EXCERPT TO READ
⟨
# Good early january tarpon fishing in Islamorada



## syxx (Jan 9, 2011)

We've had an unusual warm streak from a little before christmas to just last night actually. With the previous 80 degree weather a lot of our early usual 'spring time' fishing targets showed up quite early. We had quite a few days with great tarpon fishing around the Islamorada area as well as back in the everglades national park. Most fish we landed were in the 80 to 150 lb range, the big winter time spawners that often show up under such conditions. We could spot them 'free jumping' off some of the banks, channels, and beaches. Huge black mullet were all over the place, taking the place of the traditional silver mullets we find in the spring and summer time. Fishing the incoming tides we had decent action out of the tarpon, often having to put a little time in but you could usually get a few bites with some patience. Our best day we had 4 bites with huge tarpon going airborne in about an hour and a half - that is great fishing even in the height of tarpon season! Along with tarpon we had a variety of sharks such as big black tips, lemons, bulls, and even a hammerhead one day. We also landed some nice cobia as well which was a pleasant surprise. Right now things are cooling down again as we experience another cold front, typical for January. This should be good for the redfish, black drum, sheepshead, and snook fishing which is the more common target in the everglades for the winter. We've still had tremendous spanish mackerel fishing to keep the light rods bent, along with some nice tripletail further out in the gulf. On the patch reefs, there has been great variety with hogfish, porgy, snapper, and grouper. Looks to be warming up again quite soon, so I think early February and March we should have great tarpon fishing. The last few years it has been pretty good early. Get in touch with me if your looking to come to Islamorada fishing, late winter and spring is a fantastic time to come as you can tell!

Capt. Rick Stanczyk
[email protected]


----------



## Ragon210 (Jul 11, 2013)

Just the thought of warmer weather makes me wanna get out of the panhandle and head south. If i can hook up with a tarpon then thats just a bonus!


----------
⟩
PROMPT 1
Copy from the tarpon fishing thread, word for word, the passage starting with "## Ragon210 (Jul" and going on through "just a bonus!".
PROMPT 2
Recast the paragraph of the tarpon fishing thread that begins "We've had an unusual warm streak" as a shorter bulleted list that keeps its main facts.

PROVIDED MATERIAL
⟨
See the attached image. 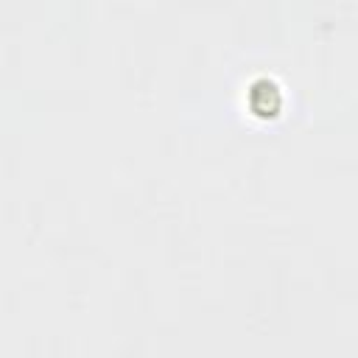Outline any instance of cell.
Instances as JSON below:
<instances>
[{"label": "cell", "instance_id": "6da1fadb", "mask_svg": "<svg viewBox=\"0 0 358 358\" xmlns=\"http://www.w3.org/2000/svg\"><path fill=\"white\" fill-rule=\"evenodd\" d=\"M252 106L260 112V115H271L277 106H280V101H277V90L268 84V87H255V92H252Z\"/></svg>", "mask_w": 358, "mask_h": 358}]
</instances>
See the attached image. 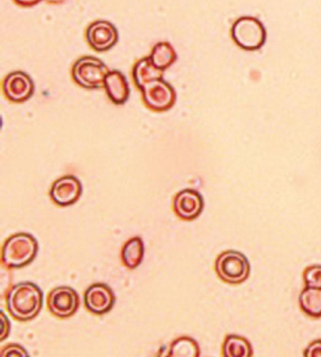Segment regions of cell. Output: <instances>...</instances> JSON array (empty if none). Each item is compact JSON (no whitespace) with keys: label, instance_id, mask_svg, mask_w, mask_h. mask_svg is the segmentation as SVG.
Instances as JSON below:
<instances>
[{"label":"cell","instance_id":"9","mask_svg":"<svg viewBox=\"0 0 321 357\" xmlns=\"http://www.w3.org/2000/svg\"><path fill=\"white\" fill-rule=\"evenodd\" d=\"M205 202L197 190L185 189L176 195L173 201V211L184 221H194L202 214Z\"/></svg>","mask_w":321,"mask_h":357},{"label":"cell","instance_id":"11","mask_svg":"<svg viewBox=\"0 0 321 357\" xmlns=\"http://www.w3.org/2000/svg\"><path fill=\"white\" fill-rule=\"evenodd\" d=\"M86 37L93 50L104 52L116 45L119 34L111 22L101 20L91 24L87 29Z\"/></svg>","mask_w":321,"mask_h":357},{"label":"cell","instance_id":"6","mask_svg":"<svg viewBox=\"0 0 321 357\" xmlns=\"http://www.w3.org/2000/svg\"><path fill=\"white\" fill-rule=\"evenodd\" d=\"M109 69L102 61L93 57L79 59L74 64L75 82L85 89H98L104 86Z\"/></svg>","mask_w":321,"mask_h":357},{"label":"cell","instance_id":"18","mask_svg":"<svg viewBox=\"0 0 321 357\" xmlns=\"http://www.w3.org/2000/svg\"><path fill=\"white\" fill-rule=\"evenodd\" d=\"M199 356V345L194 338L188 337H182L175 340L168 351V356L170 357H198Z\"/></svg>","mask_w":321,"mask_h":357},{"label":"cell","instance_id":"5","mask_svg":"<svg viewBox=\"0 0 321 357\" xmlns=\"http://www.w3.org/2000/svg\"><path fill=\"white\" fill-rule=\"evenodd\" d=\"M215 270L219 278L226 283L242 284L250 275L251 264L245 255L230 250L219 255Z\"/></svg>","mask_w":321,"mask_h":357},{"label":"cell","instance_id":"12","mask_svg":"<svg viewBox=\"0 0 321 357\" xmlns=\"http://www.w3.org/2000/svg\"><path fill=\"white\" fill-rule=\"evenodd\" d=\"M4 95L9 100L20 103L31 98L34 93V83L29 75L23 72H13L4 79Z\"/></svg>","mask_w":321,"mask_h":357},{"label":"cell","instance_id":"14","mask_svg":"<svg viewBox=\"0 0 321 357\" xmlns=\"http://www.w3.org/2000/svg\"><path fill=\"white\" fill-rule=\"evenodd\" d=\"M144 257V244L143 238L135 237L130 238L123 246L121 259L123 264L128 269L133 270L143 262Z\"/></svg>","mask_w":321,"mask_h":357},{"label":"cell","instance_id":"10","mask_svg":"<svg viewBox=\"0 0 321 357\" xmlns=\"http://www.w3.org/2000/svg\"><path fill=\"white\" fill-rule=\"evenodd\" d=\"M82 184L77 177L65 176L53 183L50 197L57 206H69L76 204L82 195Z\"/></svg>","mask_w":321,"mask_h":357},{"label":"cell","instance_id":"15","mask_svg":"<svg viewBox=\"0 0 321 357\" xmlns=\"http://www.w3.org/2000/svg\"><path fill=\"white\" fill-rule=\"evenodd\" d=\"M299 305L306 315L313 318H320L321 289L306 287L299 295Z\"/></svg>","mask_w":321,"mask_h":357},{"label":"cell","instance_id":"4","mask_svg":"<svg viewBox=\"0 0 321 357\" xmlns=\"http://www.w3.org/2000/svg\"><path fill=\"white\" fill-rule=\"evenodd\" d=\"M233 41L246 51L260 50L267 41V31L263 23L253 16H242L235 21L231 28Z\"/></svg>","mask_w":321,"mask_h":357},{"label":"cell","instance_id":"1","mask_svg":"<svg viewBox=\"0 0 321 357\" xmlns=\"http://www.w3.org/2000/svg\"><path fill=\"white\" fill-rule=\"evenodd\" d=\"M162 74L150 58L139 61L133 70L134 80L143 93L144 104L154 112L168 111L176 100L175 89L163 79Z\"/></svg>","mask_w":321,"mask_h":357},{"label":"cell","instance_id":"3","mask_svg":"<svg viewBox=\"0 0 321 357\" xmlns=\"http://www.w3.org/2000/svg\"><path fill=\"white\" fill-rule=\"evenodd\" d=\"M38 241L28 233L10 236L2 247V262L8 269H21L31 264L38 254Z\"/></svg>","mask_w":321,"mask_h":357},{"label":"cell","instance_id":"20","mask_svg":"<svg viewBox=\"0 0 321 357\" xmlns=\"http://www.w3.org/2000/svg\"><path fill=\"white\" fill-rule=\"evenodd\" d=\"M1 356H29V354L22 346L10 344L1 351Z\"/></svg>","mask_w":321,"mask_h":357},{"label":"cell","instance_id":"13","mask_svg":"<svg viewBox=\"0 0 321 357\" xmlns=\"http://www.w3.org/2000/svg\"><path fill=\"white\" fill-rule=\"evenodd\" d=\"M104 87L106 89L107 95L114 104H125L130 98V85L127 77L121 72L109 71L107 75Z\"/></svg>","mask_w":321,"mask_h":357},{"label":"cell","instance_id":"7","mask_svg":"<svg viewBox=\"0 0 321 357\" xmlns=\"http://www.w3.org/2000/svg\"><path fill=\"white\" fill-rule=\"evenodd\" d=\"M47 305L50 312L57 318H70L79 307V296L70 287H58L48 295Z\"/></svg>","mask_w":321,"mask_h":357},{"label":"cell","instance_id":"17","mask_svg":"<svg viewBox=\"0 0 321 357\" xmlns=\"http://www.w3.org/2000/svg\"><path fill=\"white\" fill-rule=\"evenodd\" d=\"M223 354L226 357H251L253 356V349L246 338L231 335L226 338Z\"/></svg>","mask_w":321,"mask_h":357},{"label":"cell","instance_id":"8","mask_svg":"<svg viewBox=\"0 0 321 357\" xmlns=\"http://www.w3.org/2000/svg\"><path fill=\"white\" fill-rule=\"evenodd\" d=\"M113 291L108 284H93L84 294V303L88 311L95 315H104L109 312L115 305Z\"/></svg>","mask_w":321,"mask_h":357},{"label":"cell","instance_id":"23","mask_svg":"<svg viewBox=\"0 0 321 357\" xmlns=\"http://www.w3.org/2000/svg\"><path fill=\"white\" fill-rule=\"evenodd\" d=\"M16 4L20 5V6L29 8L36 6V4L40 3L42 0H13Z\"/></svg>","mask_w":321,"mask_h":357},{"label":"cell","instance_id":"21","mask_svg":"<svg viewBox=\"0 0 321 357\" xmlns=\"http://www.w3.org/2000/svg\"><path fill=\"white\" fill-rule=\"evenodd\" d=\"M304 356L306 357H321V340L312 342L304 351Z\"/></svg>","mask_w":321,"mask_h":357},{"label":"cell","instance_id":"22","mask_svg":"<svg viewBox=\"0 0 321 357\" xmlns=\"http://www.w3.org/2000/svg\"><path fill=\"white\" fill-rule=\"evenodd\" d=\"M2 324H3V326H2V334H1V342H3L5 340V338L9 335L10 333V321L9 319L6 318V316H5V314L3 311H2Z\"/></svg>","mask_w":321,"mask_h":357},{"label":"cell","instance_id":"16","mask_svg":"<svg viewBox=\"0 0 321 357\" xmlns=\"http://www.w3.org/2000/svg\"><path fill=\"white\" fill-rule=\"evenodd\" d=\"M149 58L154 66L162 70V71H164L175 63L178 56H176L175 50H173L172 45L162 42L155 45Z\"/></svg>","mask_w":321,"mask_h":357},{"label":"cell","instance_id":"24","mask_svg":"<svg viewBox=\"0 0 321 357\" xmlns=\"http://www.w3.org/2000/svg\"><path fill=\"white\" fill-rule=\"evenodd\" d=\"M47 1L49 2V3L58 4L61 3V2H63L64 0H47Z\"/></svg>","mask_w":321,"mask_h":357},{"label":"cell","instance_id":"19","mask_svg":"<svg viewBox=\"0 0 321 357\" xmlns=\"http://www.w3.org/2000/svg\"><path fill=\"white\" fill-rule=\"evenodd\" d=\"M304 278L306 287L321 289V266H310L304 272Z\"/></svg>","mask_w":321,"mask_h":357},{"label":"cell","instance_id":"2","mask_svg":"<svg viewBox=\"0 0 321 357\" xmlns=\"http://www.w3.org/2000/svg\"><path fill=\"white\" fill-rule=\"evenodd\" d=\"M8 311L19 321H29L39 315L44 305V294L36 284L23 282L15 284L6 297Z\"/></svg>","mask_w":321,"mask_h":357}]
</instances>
⟩
FINAL RESULT 1
## Ragon210 (Jul 11, 2013)

Just the thought of warmer weather makes me wanna get out of the panhandle and head south. If i can hook up with a tarpon then thats just a bonus!

FINAL RESULT 2
- An unusually warm spell, with temperatures around 80 degrees, lasted from a little before Christmas until the night before the post and brought the usual springtime targets early.
- Tarpon fishing was strong around Islamorada and in Everglades National Park. Most fish landed weighed 80 to 150 lb, and tarpon could be seen free jumping off banks, channels, and beaches.
- Large black mullet were everywhere, replacing the silver mullet of spring and summer.
- Incoming tides gave decent action with patience. The best day brought 4 bites in about an hour and a half.
- Other catches included black tip, lemon, bull, and hammerhead sharks, plus some cobia.
- A typical January cold front is now cooling things down. This should favor redfish, black drum, sheepshead, and snook.
- Spanish mackerel fishing remains strong, with tripletail farther out in the gulf and hogfish, porgy, snapper, and grouper on the patch reefs.
- Warming is expected again soon, which points to great tarpon fishing in early February and March. Late winter and spring are called a fantastic time to fish Islamorada.